Solitamente chi sbaglia e viene scoperto, paga. Chi commette un illecito, chi parcheggia in divieto di sosta, chi va contro una norma o un regolamento imposto dallo stato o da qualsiasi comunità. Anch’io ho pagato le mie multe, ho subito i miei castighi. Ma, della mia vita, ricordo queste due occasioni in cui la meritata punizione non arrivò.

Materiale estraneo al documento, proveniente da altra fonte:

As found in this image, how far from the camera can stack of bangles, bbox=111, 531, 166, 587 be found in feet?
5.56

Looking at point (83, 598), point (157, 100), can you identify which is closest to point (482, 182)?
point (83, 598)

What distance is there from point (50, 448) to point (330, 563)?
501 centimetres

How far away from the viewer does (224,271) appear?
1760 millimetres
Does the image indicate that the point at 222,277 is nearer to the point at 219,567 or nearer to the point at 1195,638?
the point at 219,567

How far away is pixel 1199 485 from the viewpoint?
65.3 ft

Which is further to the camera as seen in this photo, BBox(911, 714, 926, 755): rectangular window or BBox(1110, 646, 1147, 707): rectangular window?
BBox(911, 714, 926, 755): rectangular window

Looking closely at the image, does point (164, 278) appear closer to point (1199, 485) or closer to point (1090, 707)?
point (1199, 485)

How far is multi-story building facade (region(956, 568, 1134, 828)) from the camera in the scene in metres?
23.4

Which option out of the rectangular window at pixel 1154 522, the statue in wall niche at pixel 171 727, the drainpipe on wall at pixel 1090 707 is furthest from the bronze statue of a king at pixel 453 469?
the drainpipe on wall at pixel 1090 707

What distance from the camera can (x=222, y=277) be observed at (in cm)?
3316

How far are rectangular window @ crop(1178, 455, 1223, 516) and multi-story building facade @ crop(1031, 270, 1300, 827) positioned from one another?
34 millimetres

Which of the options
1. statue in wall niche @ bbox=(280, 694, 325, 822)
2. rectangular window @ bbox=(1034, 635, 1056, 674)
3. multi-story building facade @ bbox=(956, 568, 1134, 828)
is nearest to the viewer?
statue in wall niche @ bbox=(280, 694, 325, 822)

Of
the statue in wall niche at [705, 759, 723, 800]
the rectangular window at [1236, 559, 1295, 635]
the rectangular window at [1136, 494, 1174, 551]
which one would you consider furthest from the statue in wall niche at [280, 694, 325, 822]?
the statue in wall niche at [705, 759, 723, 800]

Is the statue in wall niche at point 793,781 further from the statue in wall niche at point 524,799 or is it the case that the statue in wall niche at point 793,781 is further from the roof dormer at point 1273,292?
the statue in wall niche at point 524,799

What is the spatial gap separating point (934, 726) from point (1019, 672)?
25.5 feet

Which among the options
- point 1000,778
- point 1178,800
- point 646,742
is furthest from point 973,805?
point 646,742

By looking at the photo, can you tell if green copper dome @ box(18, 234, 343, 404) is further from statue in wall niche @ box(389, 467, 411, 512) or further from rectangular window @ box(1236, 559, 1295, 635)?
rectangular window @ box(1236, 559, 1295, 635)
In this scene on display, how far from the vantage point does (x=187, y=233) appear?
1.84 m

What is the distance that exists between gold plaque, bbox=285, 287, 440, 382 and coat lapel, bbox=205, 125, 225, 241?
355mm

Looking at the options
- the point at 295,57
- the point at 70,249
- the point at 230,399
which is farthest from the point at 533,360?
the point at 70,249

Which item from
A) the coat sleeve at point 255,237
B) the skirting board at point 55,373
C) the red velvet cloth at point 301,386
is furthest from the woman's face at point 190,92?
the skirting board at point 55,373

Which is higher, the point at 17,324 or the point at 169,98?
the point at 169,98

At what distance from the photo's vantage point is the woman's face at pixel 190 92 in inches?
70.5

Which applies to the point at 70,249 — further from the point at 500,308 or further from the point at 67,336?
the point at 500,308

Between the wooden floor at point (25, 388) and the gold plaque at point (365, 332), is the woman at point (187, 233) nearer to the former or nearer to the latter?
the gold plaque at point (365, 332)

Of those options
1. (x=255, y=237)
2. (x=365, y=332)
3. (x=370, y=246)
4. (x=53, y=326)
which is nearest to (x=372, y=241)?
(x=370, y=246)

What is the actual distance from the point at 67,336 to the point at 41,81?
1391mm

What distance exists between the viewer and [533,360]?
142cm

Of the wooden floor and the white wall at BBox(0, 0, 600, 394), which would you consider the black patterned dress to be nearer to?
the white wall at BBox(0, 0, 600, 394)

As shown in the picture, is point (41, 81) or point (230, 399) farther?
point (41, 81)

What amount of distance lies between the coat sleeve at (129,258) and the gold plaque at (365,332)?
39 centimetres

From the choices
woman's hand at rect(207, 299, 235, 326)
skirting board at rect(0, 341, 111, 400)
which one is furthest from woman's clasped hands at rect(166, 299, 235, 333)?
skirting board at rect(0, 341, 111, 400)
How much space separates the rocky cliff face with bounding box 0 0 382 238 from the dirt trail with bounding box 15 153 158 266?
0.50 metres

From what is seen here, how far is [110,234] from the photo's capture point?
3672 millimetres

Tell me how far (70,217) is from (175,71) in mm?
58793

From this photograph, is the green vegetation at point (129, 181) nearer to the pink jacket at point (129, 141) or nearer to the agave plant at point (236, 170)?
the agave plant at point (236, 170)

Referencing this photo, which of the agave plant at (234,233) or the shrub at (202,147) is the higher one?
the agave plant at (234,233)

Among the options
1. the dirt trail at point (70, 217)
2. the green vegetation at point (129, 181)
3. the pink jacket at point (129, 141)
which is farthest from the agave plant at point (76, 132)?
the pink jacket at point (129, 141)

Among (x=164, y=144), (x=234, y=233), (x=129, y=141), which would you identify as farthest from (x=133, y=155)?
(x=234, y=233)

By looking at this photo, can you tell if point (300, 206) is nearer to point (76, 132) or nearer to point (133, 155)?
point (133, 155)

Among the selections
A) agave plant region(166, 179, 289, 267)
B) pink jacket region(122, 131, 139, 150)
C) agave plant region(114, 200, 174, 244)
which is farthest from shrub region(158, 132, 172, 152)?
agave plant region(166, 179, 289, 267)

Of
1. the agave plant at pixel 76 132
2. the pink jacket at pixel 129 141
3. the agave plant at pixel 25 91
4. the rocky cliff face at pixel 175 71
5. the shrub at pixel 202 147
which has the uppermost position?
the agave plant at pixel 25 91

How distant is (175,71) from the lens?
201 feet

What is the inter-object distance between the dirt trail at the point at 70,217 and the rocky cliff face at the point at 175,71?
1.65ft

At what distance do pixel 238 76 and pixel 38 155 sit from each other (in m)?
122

La prima: avevo 17 anni, frequentavo la seconda liceo classico e quel mattino tutta la scuola partecipò nei locali della Borsa a una conferenza su Luigi Pirandello. Noiosa assai, barbosa, pallosa. Fuori la città pulsava nel sole di primavera, il cielo era azzurro, i negozi erano aperti e invitanti. Dopo l’intervallo, presi e me ne andai raccogliendo per strada anche un ragazzo di prima liceo. Pur non essendoci lezione, tecnicamente bigiammo, anzi “impiccammo”, come si diceva a Bergamo: erano le 11 e la conferenza sarebbe durata fino alle 12.45, l’ora in cui mi fiondavo in stazione per prendere il treno dell’una; nessuno si sarebbe accorto che mancavo. Prendemmo la vicina funicolare e salimmo in Città Alta, girovagammo per i vicoli medievali, comprammo una focaccia ciascuno e ci sedemmo a mangiarla sulle Mura guardando in basso il formicaio della città muoversi nel sole di maggio. Scendemmo per tempo e all’una, salutato il mio occasionale Pinocchio (dovevo essere io Lucignolo, se l’idea era stata mia), presi il treno e rincasai. Il giorno seguente la professoressa di latino e greco, appena entrata e sistemata sulla cattedra, mi chiamò - era diventata rossa, sintomo inconfondibile che segnalava la sua collera, anche se teneva un tono di voce perfettamente normale. «Ti è piaciuta la conferenza su Pirandello?». Raccolsi tutto il mio candore, rimasi perfettamente calmo e risposi «Sì», senza neppure arrossire. La prof disse «Bene» e lo disse in un modo in cui mi fece capire di sapere perfettamente cosa avevo fatto. La storia finì lì e non fui sospeso, come avevo temuto. Non bigiai più...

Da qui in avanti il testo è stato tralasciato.